# Natural gas canisters



## NateBecky (Aug 11, 2017)

Does anyone have experience with using natural gas canisters to fuel their roaster? I understand that there are businesses that will remove and replace these as needed.


----------



## El carajillo (Mar 16, 2013)

Do you mean propane and butane cylinders ?


----------



## NateBecky (Aug 11, 2017)

Yes


----------



## El carajillo (Mar 16, 2013)

I have not used it for roasting but I have for several other uses. You will need Propane (red cylinder) as butane will not gas off in cold weather.=no winter roasting.

Check yellow pages for local bottled gas .suppliers or contact CALOR for their local depot's. Check on the power of the burner as this could determine the size of cylinder you require. You will also need to check the burner jets to ensure it is correct for type of gas used.


----------



## NateBecky (Aug 11, 2017)

Great advice, thanks. I've seen it done once but didn't investigate well enough to remember.


----------



## espressotechno (Apr 11, 2011)

Caravan supply shops are a good place for bottled gas.
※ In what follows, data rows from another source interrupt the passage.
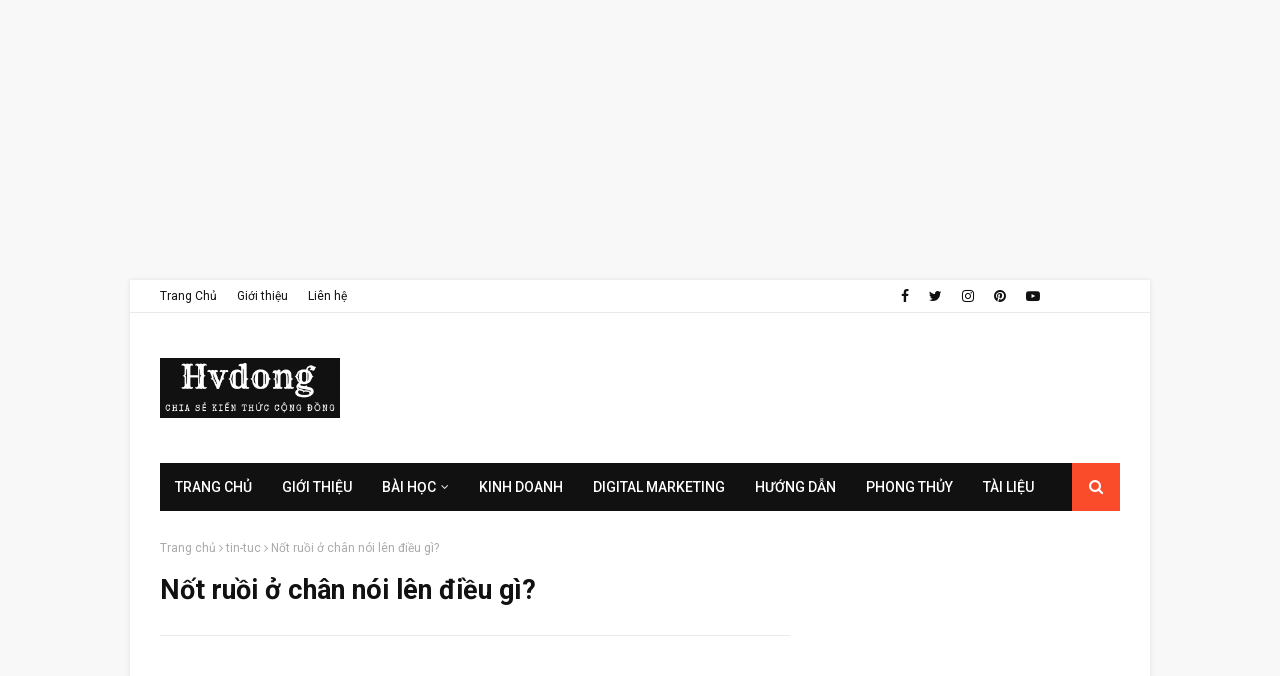

--- FILE ---
content_type: text/html; charset=utf-8
request_url: https://www.google.com/recaptcha/api2/aframe
body_size: 267
content:
<!DOCTYPE HTML><html><head><meta http-equiv="content-type" content="text/html; charset=UTF-8"></head><body><script nonce="N3HlkrnMfJfIlG7DV6MLhg">/** Anti-fraud and anti-abuse applications only. See google.com/recaptcha */ try{var clients={'sodar':'https://pagead2.googlesyndication.com/pagead/sodar?'};window.addEventListener("message",function(a){try{if(a.source===window.parent){var b=JSON.parse(a.data);var c=clients[b['id']];if(c){var d=document.createElement('img');d.src=c+b['params']+'&rc='+(localStorage.getItem("rc::a")?sessionStorage.getItem("rc::b"):"");window.document.body.appendChild(d);sessionStorage.setItem("rc::e",parseInt(sessionStorage.getItem("rc::e")||0)+1);localStorage.setItem("rc::h",'1769179313397');}}}catch(b){}});window.parent.postMessage("_grecaptcha_ready", "*");}catch(b){}</script></body></html>

--- FILE ---
content_type: text/plain
request_url: https://www.google-analytics.com/j/collect?v=1&_v=j102&a=916253656&t=pageview&_s=1&dl=https%3A%2F%2Fwww.hvdong.com%2F2022%2F11%2Fnot-ruoi-ochan-noi-len-ieu-gi.html&ul=en-us%40posix&dt=N%E1%BB%91t%20ru%E1%BB%93i%20%E1%BB%9F%C2%A0ch%C3%A2n%20n%C3%B3i%20l%C3%AAn%20%C4%91i%E1%BB%81u%20g%C3%AC%3F&sr=1280x720&vp=1280x720&_u=IEBAAEABAAAAACAAI~&jid=1048421120&gjid=961809507&cid=1515298520.1769179311&tid=UA-81702358-1&_gid=11337531.1769179311&_r=1&_slc=1&z=172657997
body_size: -449
content:
2,cG-07FMF119VD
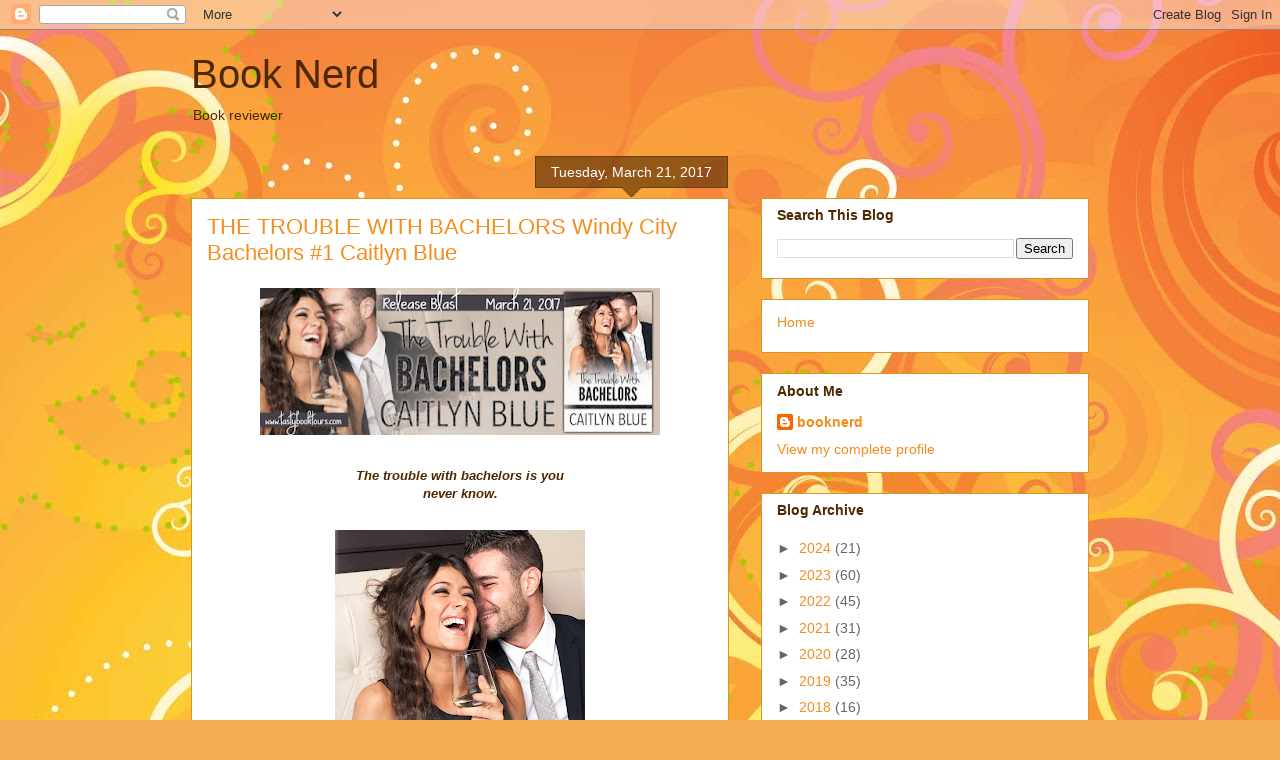

--- FILE ---
content_type: text/html; charset=UTF-8
request_url: https://booknerdloleotodo.blogspot.com/b/stats?style=BLACK_TRANSPARENT&timeRange=ALL_TIME&token=APq4FmCfSTzJ0J5ixDxD2EpiVdtLgGbyCGQ2MXJNxjQW0MzV2XfNobE7HHrv_hoYWbB3GHqD8fNeOV6QpL-X8VorXVloBl--eA
body_size: -15
content:
{"total":728864,"sparklineOptions":{"backgroundColor":{"fillOpacity":0.1,"fill":"#000000"},"series":[{"areaOpacity":0.3,"color":"#202020"}]},"sparklineData":[[0,4],[1,10],[2,20],[3,19],[4,13],[5,4],[6,6],[7,7],[8,8],[9,5],[10,6],[11,6],[12,16],[13,26],[14,8],[15,15],[16,39],[17,100],[18,29],[19,16],[20,26],[21,33],[22,39],[23,16],[24,11],[25,45],[26,16],[27,18],[28,92],[29,42]],"nextTickMs":30508}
They may also have gas engineer' contacts.


----------



## Alan (Mar 3, 2014)

One of the things to be aware of is your insurance. If you plan to roast at home your insurance might be void if you use gas cylinders. Also if you are in a commercial premises make sure you notify your insurer.

In addition be aware that if your kit is mobile it will need to be installed by a gas safe trailer engineer not a normal gas safe engineer.


----------